**Document excerpt**

[START]

BHUNU
J: The plaintiff company is the former
owner of Mount Shannon Estates commonly known as Mount Lothian Estates
measuring 572.67 hectares in extent situate in the district of Goromonzi.
The
plaintiff's representative, Mr Christopher Geoffrey Tracy is a respectable grand
old man of 83 years of age. He is the Chairman of Plaintiff Company and former
occupier of the farm in dispute He has held positions of honour in various
corporate bodies during his hay days. He is the former director of the
Agricultural Marketing Authority, the former chairman of T S L and Zimbank.
The
plaintiff has unfortunately lost its land owing to the on going land reform
programme much to the chagrin of Mr Tracey.
His
main protagonist Colonel Godfrey Mutemachani is an equally honourable middle
aged gentleman with an impressive record of having relentlessly fought for the
liberation of this country from colonial bondage. He is the beneficiary of the
agrarian land reform programme who was allocated a potion of the plaintiff's
farm together with an honourable former judge president of this court.
The
second defendant is a company in the business of manufacturing seed maize that
was contracted to grow seed maize at the material time by the plaintiff.
The third defendant is the acquiring authority
responsible for the acquisition of the plaintiff's farm in terms of the land
Acquisition Act [Chapter 20:10] in
pursuit of the Government's land reform programme.
The
justification and rational of the land reform programme was amply articulated
by the then minister for Lands and Agriculture and Rural development Mr Made in
his founding affidavit at page 72 of exhibit one where he says:
"2. Mt Shannon Estate,
measuring five - hundred and seventy - two
comma six seven
(572. 67) Hectares, situate in the district of Goromonzi owned by the
respondent has been acquired by the applicant in terms of s 8 (1) of the said
Act. An order acquiring the said land was served on the respondent, a copy of which
is annexed hereto and marked hereto annexture "A".
3.
The respondent has lodged a
written objection to the acquisition of the land in terms of section 5 (1) (a)
(iii) A of the said Act.
4.

[END]

**Written exercise 1**
In the court judgment excerpt, how large is Mount Shannon Estates?

**Exercise data**
[START]

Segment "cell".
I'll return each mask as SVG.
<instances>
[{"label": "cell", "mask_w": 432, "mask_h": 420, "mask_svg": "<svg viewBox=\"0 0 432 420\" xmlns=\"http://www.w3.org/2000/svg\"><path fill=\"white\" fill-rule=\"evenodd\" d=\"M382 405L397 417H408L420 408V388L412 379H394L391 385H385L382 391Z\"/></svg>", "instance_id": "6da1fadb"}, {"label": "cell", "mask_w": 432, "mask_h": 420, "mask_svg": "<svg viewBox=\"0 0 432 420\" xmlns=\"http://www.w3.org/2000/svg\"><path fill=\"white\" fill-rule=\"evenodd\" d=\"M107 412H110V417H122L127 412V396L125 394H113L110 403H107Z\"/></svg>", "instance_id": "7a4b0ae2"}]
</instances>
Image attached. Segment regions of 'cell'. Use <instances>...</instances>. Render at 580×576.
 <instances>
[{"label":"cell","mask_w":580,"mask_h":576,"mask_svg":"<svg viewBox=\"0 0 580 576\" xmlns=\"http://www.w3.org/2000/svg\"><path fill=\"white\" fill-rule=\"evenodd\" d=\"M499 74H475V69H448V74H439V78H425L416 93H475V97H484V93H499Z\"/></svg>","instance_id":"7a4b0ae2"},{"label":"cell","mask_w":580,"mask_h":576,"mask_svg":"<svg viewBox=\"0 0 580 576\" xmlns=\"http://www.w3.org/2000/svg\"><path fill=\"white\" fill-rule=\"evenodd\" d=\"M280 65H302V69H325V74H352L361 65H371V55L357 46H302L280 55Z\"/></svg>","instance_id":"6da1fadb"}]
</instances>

[END]

**Written exercise 2**
Find every line in the records that contains the string "Segment", and copy each of those lines. Matching is case-sensitive.

**Correct output 1**
572.67 hectares

**Correct output 2**
Segment "cell".
Image attached. Segment regions of 'cell'. Use <instances>...</instances>. Render at 580×576.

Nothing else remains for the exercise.